Cindy: Can you handle the truth? Yes, says Susan Juby in her new novel, The Truth Commission (2015), about three friends in a Canadian art school who go on a quest to ask their classmates “the truth.”
Normandy Pale narrates the story in a narrative-nonfiction final project for school, complete with footnotes to her teacher. Her friends Dusk and Neil are the more enthusiastic truth-seekers, thrilled with their apparent success at launching a truth revolution. Normandy and her family are in the habit of avoiding the truth and not talking about important issues. Normandy’s older sister, Keira, is a famous author/illustrator of a graphic novel series based on their own family. Normandy has never enjoyed watching the caricature of herself act embarrassingly in the pages of the popular graphic novel, but her parents pass it off as “inspiration” and “creative license.” Keira recently dropped out of college, returned home to write in the girls’ shared closet, but won’t answer questions about what might have happened at school. As the three friends seek the truth at school, Keira begins to open up at home, at night, in the dark, in whispered conversations with Normandy. The truths she wants to share are painful to hear, but are they the truth? Normandy starts to investigate.

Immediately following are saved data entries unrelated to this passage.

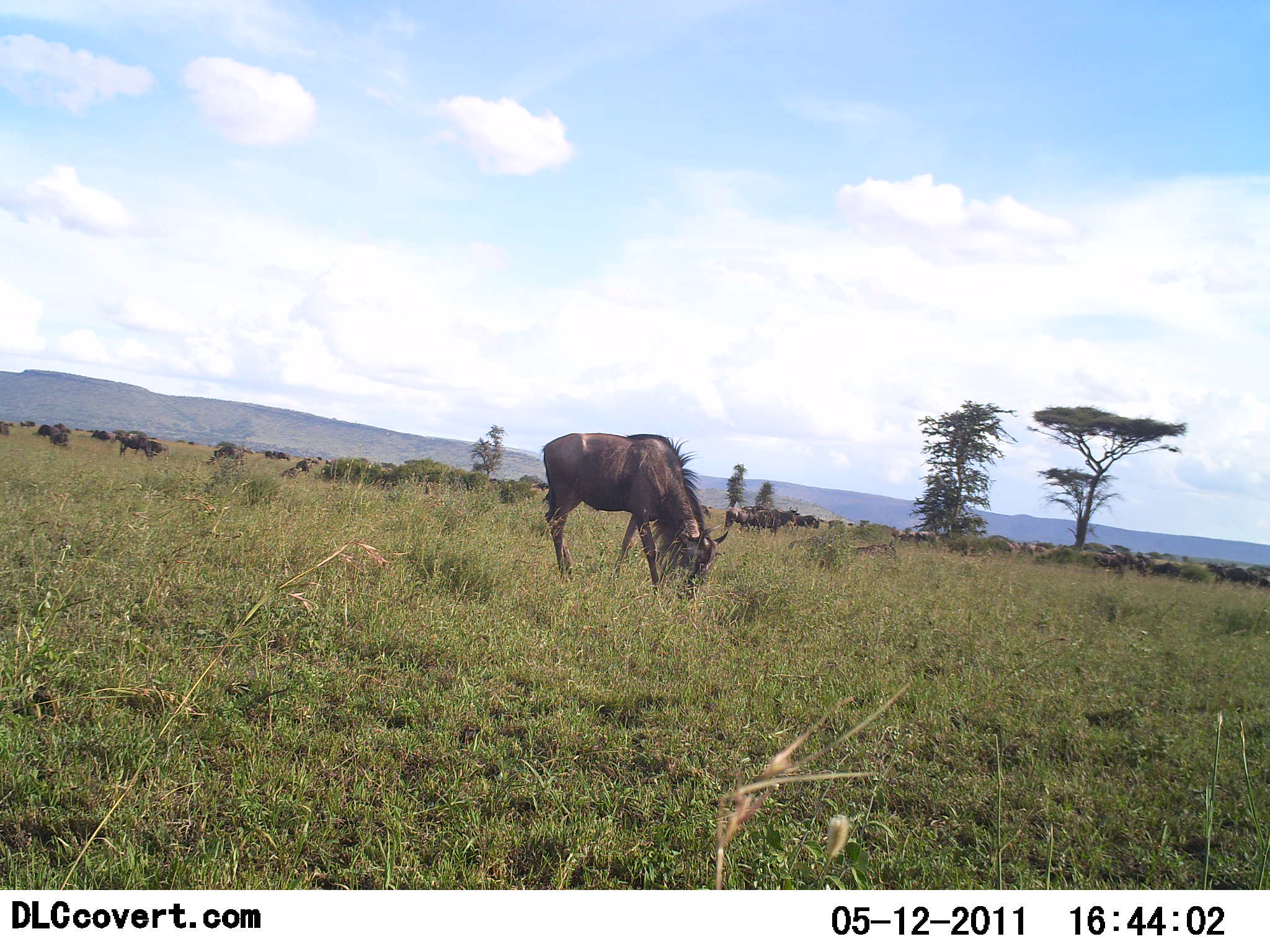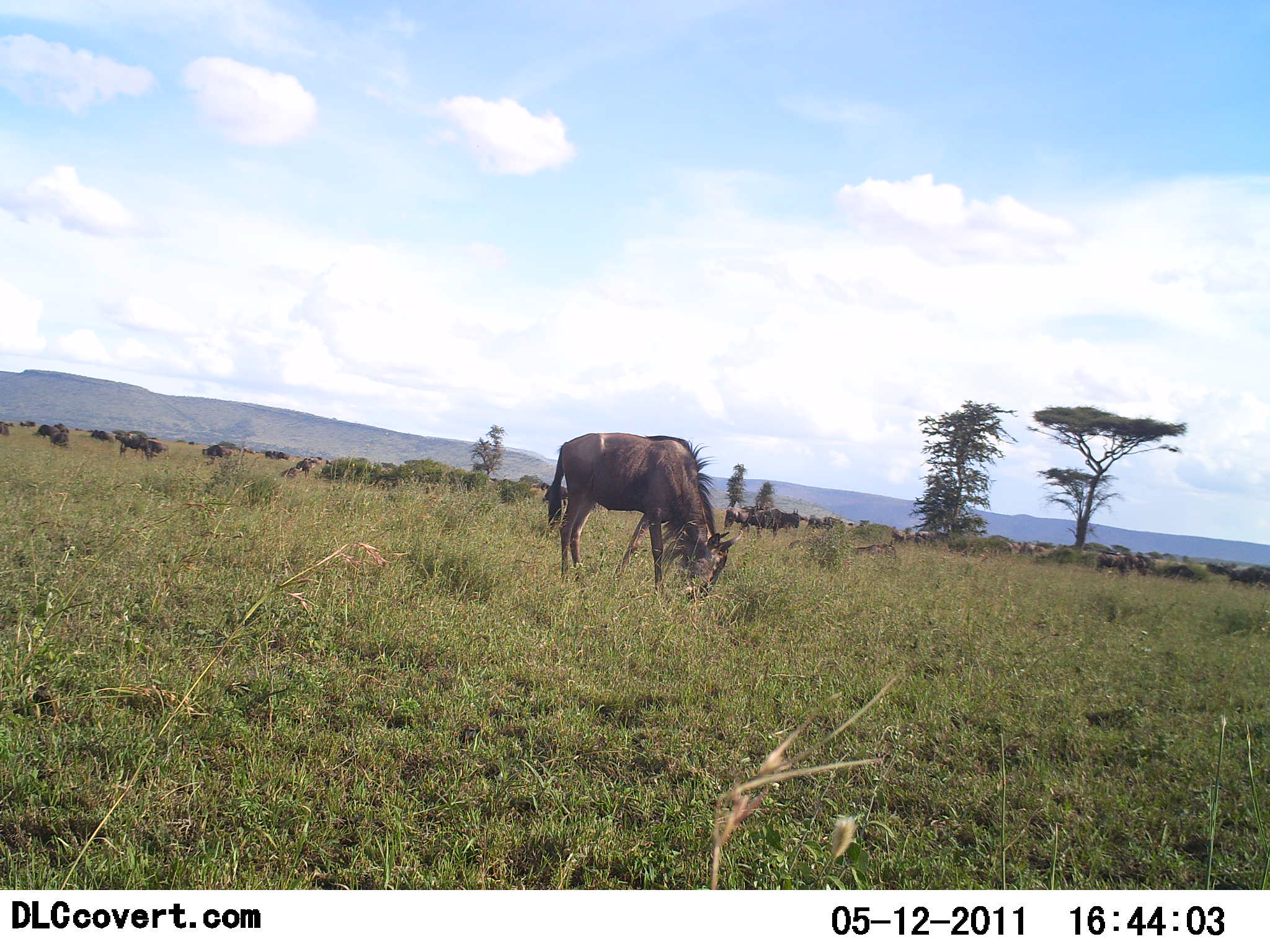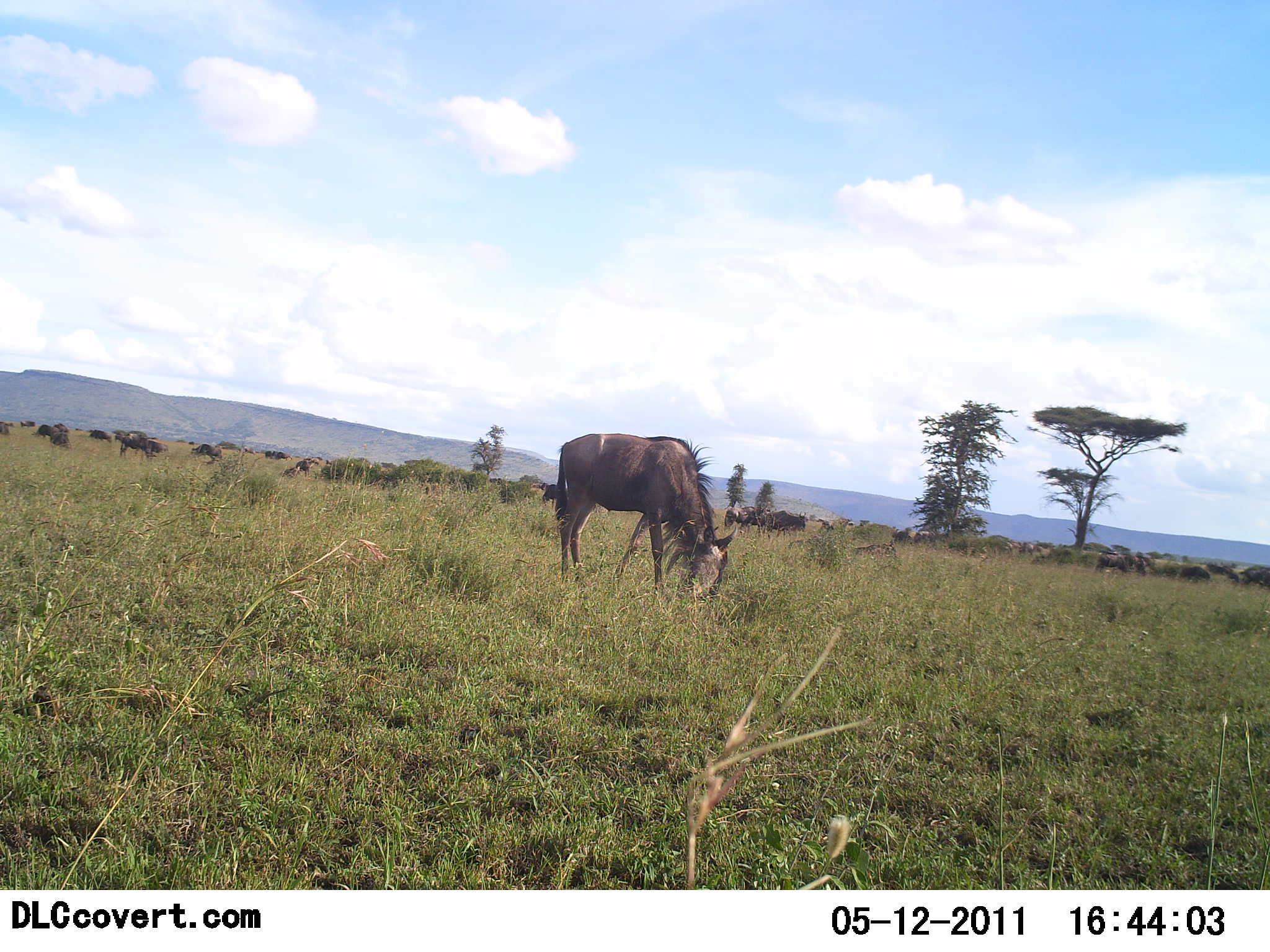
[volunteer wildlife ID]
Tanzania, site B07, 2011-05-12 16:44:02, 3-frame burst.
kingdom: Animalia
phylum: Chordata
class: Mammalia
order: Artiodactyla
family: Bovidae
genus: Connochaetes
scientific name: Connochaetes taurinus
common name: blue wildebeest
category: wildebeest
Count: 11-50.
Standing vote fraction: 36%.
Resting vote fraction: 0%.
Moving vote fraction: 43%.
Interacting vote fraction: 0%.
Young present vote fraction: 0%.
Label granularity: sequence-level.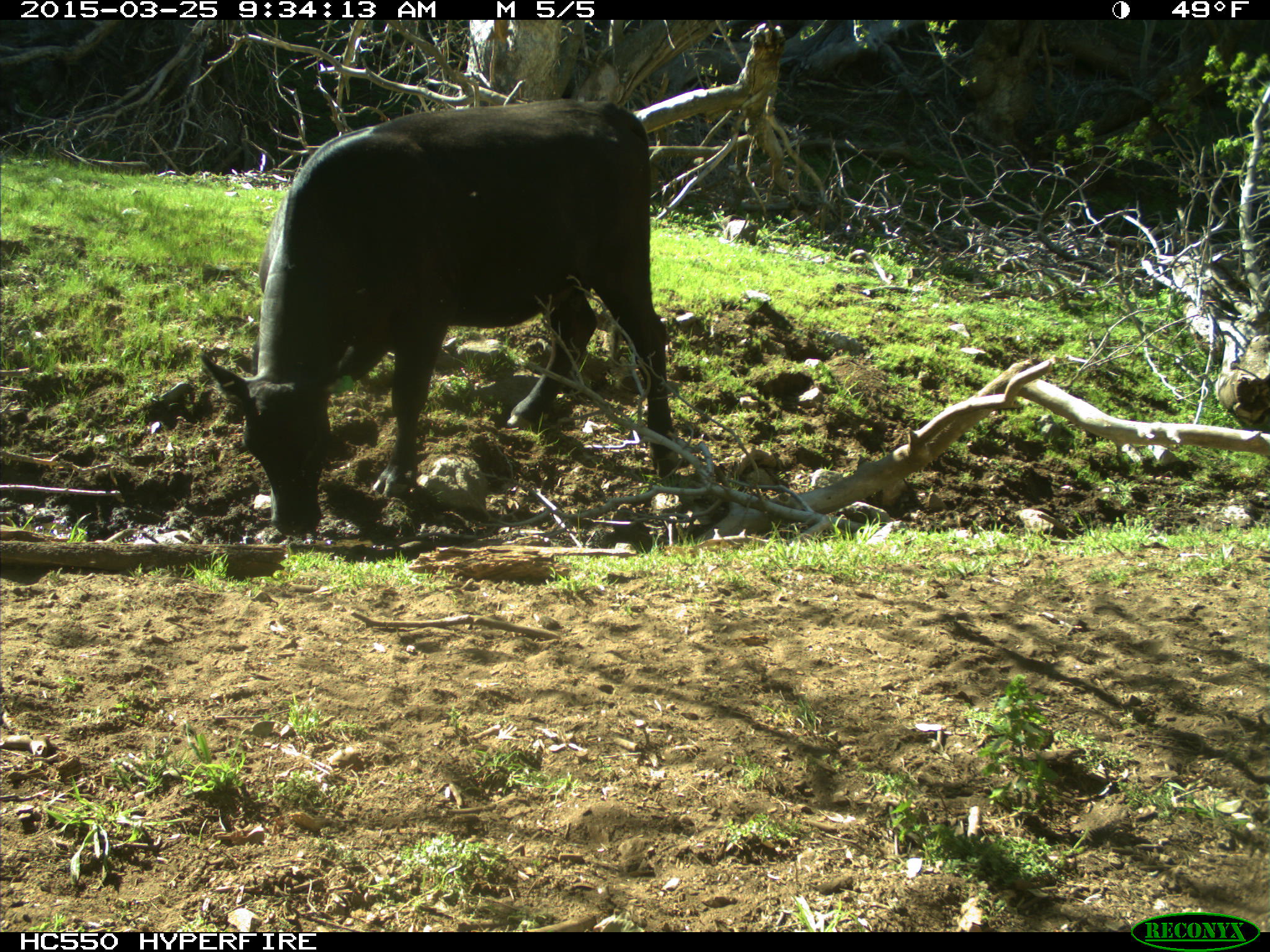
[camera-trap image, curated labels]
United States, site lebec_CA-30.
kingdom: Animalia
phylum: Chordata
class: Mammalia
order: Artiodactyla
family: Bovidae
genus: Bos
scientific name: Bos taurus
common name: domestic cow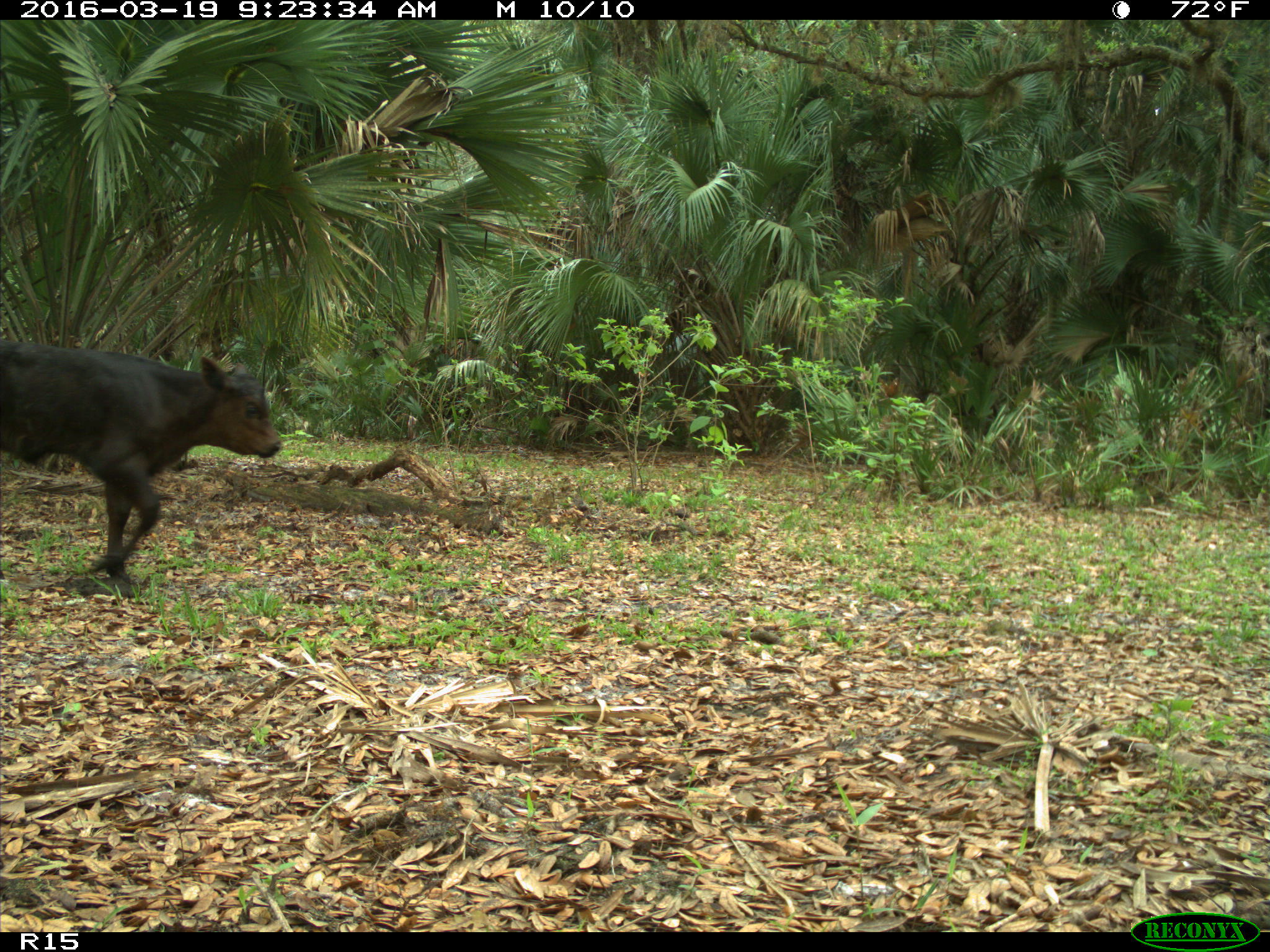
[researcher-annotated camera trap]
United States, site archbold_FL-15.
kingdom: Animalia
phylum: Chordata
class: Mammalia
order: Artiodactyla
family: Bovidae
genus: Bos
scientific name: Bos taurus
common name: domestic cow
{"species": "Bos taurus (domestic cow)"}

There’s a dash of romance, too, and even that is complicated as evidenced by Normandy’s footnote #91:
“Gone with the Wind, The Hunger Games, Twilight, Bridget Jones’s Diary. And every single one of them would be better without a love triangle. Maybe I’m just prejudiced. And also a touch bitter.”
Share this with Rainbow Rowell and E. Lockhart fans. Humorous, hip, and horrifying. That’s the truth.
Lynn: The commonly held belief is that the truth will set you free, but does it really? Is telling the truth always the best thing and is there a cost? Sometimes it is by avoiding the truth that families manage to function. Juby examines these pivotal questions and many more through Normandy’s eyes. Yet, as Normandy herself notes in one of her footnotes, she IS an unreliable narrator after all. I love this book unreservedly, from the explorations of the nature of truth to the brilliant depiction of a family struggling silently with the dynamics of a dominant personality, all laced with charming but snarky humor. As always, the witty dialogue is one of the chief joys of Juby’s writing, along with her richly developed cast of characters. Give this to thoughtful readers looking for something intelligent yet wonderfully different.